Documenting caregiver presence in patient rooms is also important. According to Sullivan, “We never had the ability to verify a nurse’s activity relative to patient calls or complaints. Now we do! Reporting details show actual nurse activity. This solidifies what nurses are doing and verifies interactions with patients and responses to patient calls.”

IMPROVING ASSET EFFICIENCIES AND PM PRODUCTIVITY

In the same way that staff gained visibility to one another, Clinical Engineering uses CareFlow Asset Tracking to locate equipment for repair and cleaning. Quickly locating equipment for preventive maintenance, corrective action or recalls has shortened the length of time that technicians spend searching for equipment, enabling the Clinical Engineering team to improve productivity.

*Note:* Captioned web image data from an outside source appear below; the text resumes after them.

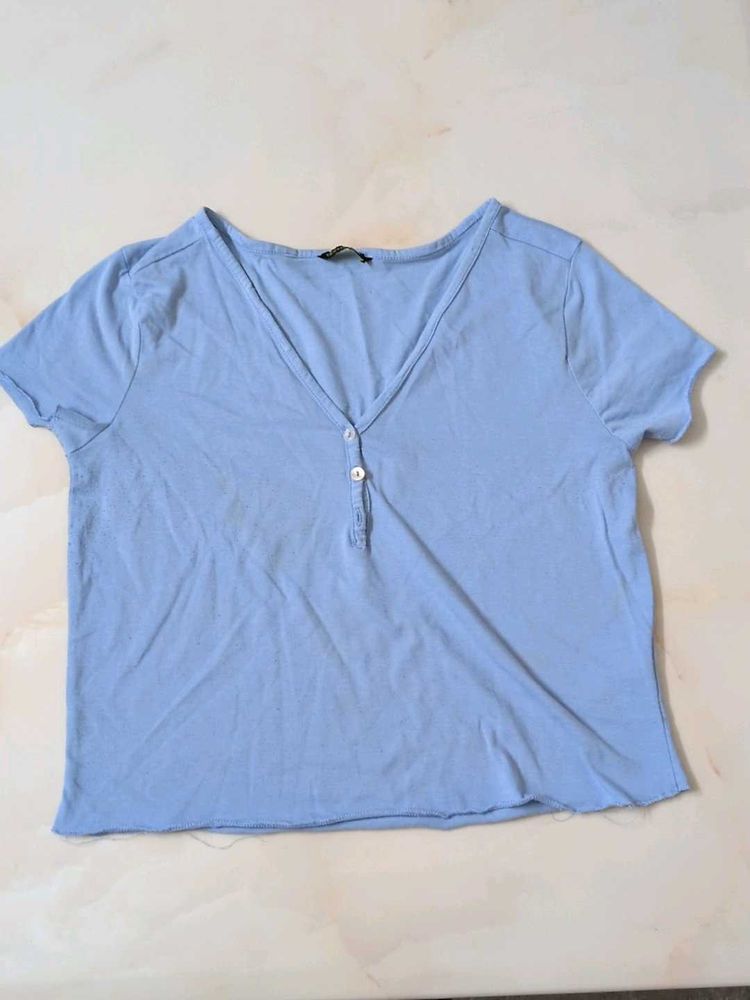 Dressberry Light Blue V-Neck Button-Up Top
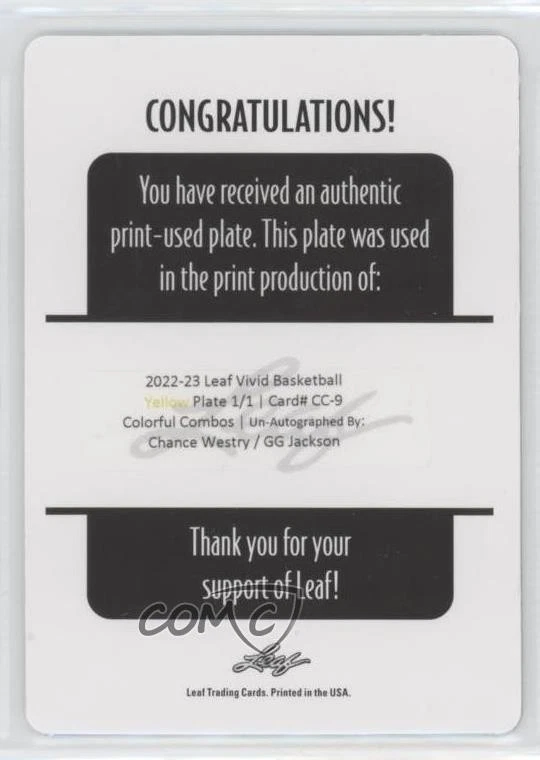 2022-23 Leaf Vivid Printing Plate Yellow 1/1 Chance Westry GG Jackson #CC-9 - Image 2 of 2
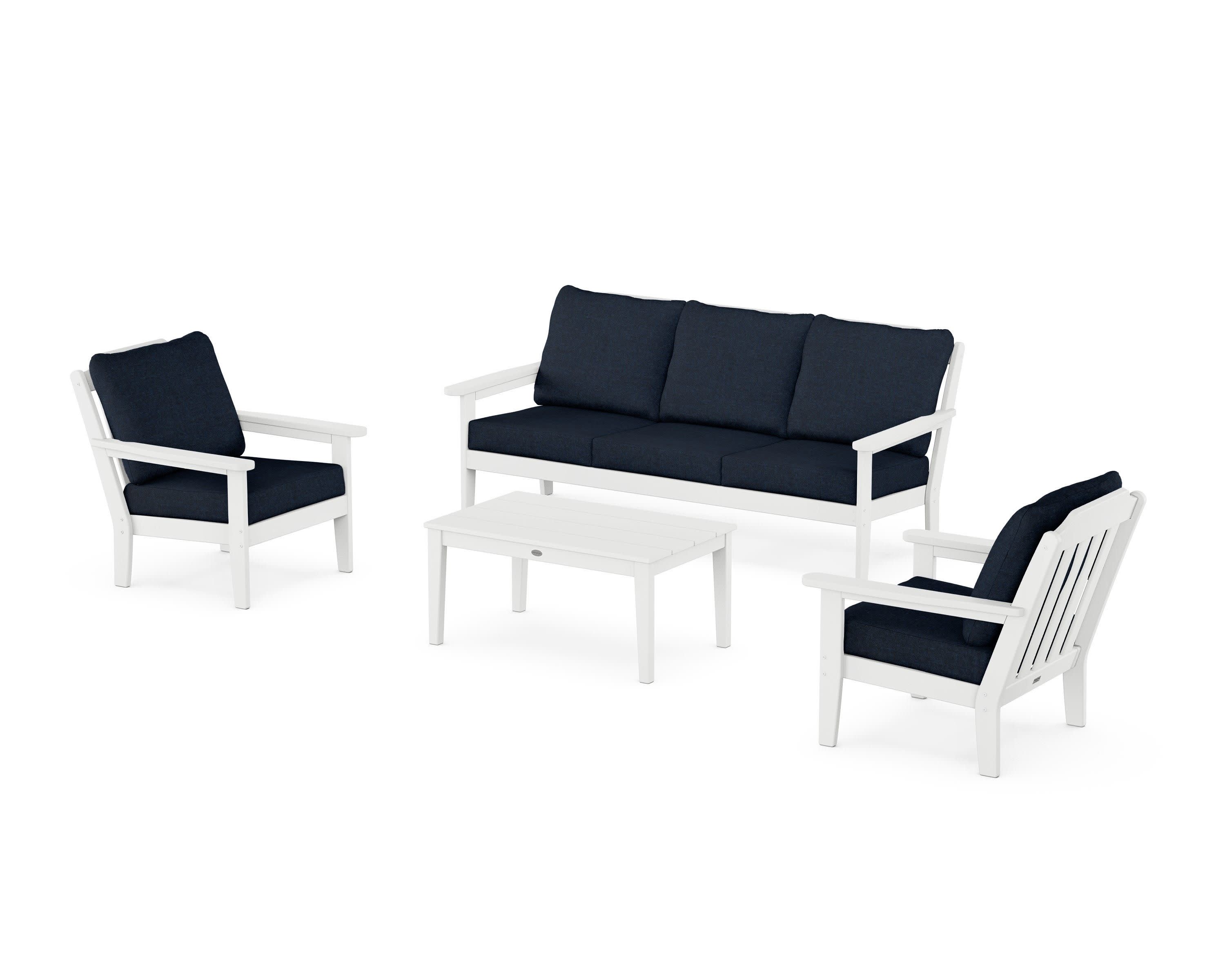 Cottage 4-Piece Deep Seating Set with Sofa in White / Marine Indigo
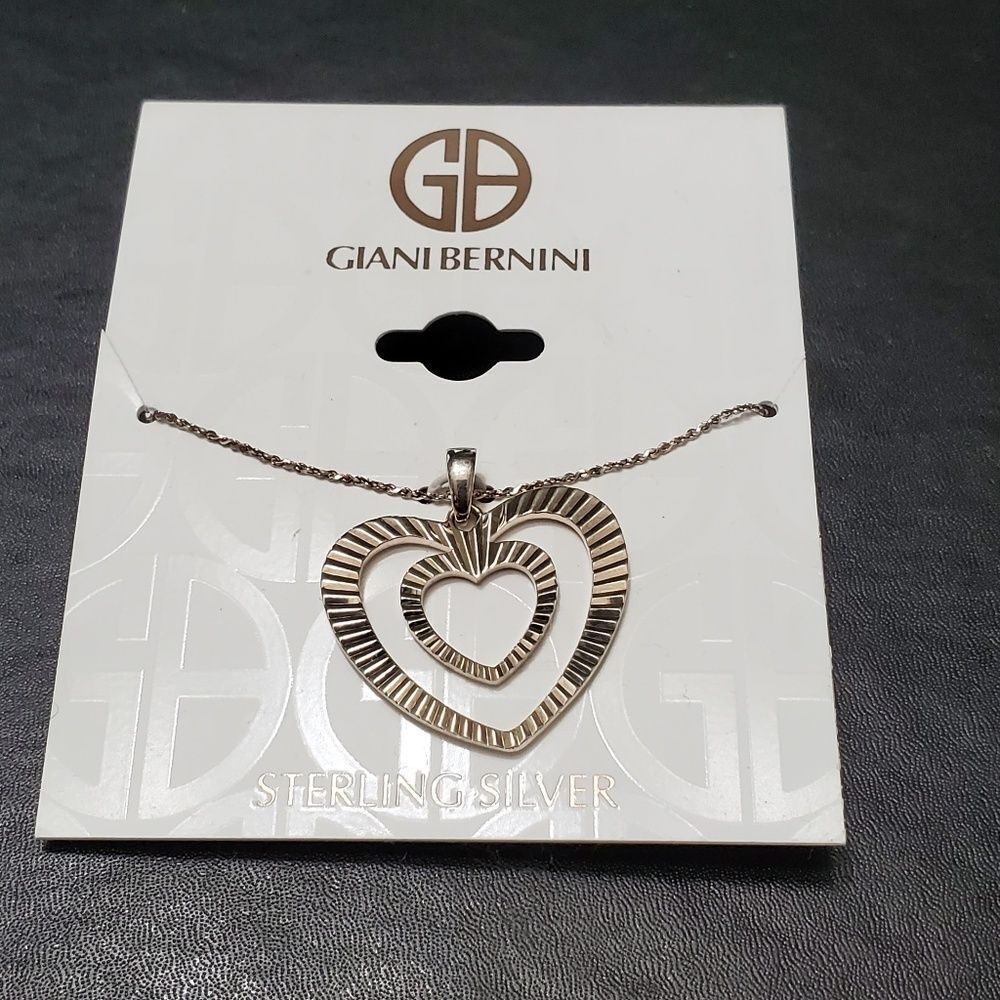 Giani Bernini sterling silver heart necklace 18"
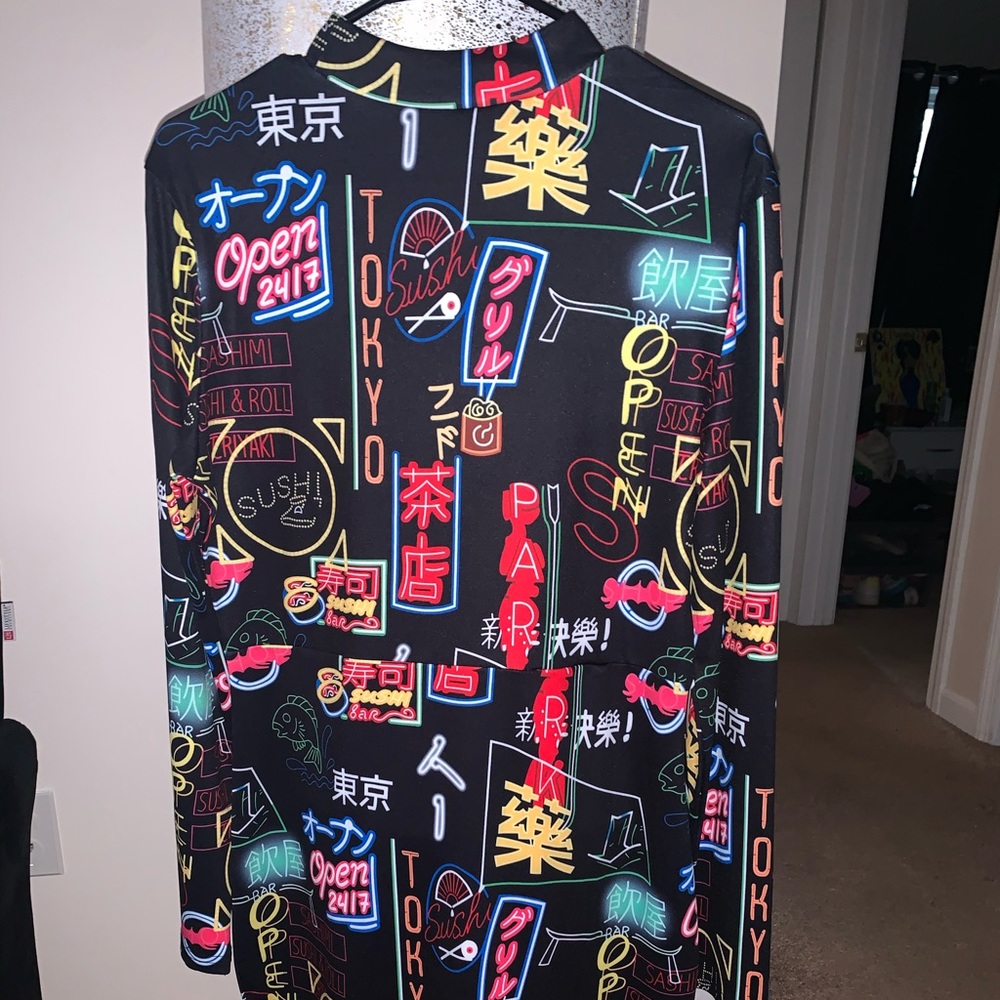 Black signage dress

Reports enable staff to analyze asset locations and frequency of movement to improve equipment re-distribution. Each care unit has a Periodic Automatic Replenishment (PAR) level, or minimum equipment count, before alerts are generated to signal low inventory. In high-volume areas like the ED, PAR levels are reviewed every morning to ensure each exam room has an available IV pump with channel.

INNOVATION FUELS CULTURE OF CARE EXCELLENCE

Columbus Regional Health believes that innovation is central to delivering care. From medical practice to technology integrations, a culture of excellence is evident in their quest to be the best at everything they do.

1 “Managing the risk of violence against health care workers: Effective solutions needed.” Medical Economics. July 2023.